I think Mark Baker is on vacation. I don't have time to go through all
of the discussions again but I do not think it is sufficient and I doubt
he would. 

> It is also possible to use
> the HTTP binding specified here in a way that preserves the semantics of the
> HTTP POST method [ref RFC2616], however the onus to ensure the preservation
> of HTTP POST semantics falls upon the SOAP application developer.
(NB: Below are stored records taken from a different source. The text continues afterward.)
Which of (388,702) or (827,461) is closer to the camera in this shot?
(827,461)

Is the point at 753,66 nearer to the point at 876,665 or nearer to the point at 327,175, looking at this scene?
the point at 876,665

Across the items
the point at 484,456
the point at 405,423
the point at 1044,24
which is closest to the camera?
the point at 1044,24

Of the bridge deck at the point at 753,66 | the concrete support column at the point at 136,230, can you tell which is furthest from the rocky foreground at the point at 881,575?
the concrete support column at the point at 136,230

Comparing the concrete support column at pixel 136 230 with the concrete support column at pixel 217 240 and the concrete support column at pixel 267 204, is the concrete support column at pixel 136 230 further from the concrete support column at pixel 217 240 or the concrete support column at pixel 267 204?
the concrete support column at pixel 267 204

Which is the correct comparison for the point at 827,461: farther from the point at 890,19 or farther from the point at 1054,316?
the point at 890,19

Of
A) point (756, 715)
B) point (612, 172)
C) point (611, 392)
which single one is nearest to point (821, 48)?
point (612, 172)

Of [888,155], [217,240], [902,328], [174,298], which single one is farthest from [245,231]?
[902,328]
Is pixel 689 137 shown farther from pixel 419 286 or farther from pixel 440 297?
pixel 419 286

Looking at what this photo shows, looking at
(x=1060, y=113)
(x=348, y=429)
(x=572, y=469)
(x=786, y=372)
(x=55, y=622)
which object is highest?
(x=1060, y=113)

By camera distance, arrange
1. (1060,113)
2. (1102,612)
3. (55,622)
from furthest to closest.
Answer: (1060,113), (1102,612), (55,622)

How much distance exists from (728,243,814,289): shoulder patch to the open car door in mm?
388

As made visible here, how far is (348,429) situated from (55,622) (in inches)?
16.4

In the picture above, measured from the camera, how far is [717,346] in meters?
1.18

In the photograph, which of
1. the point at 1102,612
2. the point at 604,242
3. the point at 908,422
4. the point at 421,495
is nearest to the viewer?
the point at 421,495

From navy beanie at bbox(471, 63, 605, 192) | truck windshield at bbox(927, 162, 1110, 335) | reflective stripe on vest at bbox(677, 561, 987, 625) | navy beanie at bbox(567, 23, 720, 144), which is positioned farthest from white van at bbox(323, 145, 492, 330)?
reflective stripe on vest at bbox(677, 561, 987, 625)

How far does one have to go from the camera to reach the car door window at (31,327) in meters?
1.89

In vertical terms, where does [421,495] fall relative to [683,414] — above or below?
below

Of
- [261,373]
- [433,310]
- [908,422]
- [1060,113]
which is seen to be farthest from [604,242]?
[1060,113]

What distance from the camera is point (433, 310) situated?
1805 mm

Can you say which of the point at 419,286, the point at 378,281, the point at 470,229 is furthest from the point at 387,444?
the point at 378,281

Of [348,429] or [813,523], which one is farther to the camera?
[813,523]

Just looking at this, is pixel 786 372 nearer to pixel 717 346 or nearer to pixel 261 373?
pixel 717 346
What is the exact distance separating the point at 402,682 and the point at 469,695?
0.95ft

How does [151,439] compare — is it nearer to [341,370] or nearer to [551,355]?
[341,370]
Of course you could define one particular method that preserves the
semantics of POST. But how could you define a service that did so when
the binding provides no way to use another method when POST is
inappropriate, for instance for safe, idempotent information retrieval
or deletion? The use of POST for this is an abuse:

"In HTTP, anything which does not have side-effects must use GET"


Although Tim has agreed that this is stated a little bit too strongly
the general approach is correct and the reasons for it are rock-solid
and are the foundations of the Web. It is great that you allow multiple
bindings but the default binding must respect the axioms of web
architecture. A SOAP call that does a safe and idempotent information
retrieval should use GET and express the thing that is being gotten
through the URI. SOAP should have a built-in feature that allows this.